Bollinger Bands are one of the more widely used technical indicators because they are relatively simple to understand and intuitive to apply. Among other applications, some traders apply Bollinger Bands to measure overbought or oversold conditions in stocks, indexes, futures, forex, and other markets. In this article, we’ll take a look at applying Bollinger Band to stock indexes.
Bollinger Bands are typically plotted with three lines around the price of an index.
The middle line of the indicator is a simple moving average (SMA). Most charting programs usually default to a 20-day SMA. This is usually adequate for most investors, but you can experiment with different moving average lengths after you get a little experience applying Bollinger Bands.
The upper and lower bands represent two standard deviations away from the moving average.
Figure 1 shows an example of Bollinger Bands applied to the Russell 2000 ($RUT.X).

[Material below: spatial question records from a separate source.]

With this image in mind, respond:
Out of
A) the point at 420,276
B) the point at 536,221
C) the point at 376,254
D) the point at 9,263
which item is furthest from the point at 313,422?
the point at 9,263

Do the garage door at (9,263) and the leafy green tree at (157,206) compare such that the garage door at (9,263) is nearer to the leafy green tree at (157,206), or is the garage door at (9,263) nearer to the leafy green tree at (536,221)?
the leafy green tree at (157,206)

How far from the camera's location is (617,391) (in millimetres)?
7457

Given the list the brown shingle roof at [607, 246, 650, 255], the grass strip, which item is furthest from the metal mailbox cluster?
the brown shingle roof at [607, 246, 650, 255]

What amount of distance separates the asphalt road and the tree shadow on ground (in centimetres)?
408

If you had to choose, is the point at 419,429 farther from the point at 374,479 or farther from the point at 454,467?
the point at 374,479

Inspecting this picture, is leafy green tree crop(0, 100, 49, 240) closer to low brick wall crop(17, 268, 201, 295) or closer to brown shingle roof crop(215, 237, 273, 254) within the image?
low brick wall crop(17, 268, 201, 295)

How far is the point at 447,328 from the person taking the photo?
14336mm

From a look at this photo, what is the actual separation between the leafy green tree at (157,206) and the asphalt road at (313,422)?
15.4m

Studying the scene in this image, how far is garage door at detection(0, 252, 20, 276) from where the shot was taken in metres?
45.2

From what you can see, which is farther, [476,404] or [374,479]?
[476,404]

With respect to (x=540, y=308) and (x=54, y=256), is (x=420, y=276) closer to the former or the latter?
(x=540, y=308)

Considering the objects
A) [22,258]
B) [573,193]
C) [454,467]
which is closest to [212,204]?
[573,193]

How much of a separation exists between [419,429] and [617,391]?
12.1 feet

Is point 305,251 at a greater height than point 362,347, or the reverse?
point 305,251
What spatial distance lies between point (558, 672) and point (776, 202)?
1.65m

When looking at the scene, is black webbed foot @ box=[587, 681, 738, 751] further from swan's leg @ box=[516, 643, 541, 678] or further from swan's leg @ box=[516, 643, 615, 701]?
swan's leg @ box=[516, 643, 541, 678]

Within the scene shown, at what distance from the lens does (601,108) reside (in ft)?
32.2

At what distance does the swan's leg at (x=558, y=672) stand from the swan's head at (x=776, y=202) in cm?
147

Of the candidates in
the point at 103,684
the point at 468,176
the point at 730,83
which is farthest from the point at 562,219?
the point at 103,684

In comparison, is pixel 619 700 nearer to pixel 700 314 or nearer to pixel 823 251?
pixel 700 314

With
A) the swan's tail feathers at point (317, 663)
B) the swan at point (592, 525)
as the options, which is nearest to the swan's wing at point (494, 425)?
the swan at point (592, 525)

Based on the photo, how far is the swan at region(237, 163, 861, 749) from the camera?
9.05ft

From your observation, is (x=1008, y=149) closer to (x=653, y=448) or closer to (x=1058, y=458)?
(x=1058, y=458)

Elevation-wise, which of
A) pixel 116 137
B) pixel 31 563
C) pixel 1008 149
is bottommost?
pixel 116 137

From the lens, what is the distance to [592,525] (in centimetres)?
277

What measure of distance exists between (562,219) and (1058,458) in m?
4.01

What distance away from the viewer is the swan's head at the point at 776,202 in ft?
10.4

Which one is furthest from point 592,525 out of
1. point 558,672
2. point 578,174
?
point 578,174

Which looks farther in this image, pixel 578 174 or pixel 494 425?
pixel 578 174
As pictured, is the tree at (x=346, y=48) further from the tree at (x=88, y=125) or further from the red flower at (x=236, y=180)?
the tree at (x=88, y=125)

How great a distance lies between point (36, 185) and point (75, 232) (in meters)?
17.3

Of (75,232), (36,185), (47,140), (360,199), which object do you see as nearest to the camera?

Adjusting to Market Conditions
The upper and lower bands measure volatility, or the degree in variation of index prices over time. Because Bollinger Bands measure volatility, the bands automatically adjust to changing market conditions.
The bands tend to narrow when an index goes quiet and day-to-day changes are small. At other times, the bands widen as an index becomes volatile and day-to-day changes are big. Take a look at the chart of the NYSE Arca Airline Index ($XAL) in figure 2. Notice how the bands contracted when the $XAL traded in a quiet, relatively stable fashion. Then look at how the bands expanded when the index experienced large price changes, down and up, over short periods of time.
Measuring Overbought and Oversold
Understanding how the bands expand and contract can be important when applying Bollinger Bands to measure when an index may be overbought or oversold. In fact, this is one of the more widely used applications of Bollinger Bands. But it’s by no means foolproof.
Generally, investors define an overbought condition when an index moves above the upper band. Conversely, an index may be oversold when it moves below the lower band. But here’s the catch: An index can remain overbought or oversold for an extended period of time. For example, take a look at the NYSE Arca Biotechnology Index ($BTK) earlier this year in January in figure 3.
The $BTK reached an oversold condition, defined by the fact that it fell below its lower Bollinger Band, in early January 2016. Yet the index continued to fall for several weeks into mid-February before stabilizing and rebounding. The Bollinger Bands were expanding during early January, responding to the increased volatility in the $BTK.
So here’s the lesson: When applying Bollinger Bands to measure overbought and oversold conditions, be mindful of the width of the bands. Try to avoid looking for overbought or oversold conditions when the bands are expanding. Instead, look for these conditions when the bands are stable or even contracting.
To this point, take another look at the $BTK in figure 3 and notice how it respected the Bollinger Bands from March up through early August as the bands contracted. Through this time period, generally when the $BTK fell to its lower band and become oversold, it subsequently rebounded. Conversely, when the $BTK rose to its upper band and became overbought, it paused and pulled back.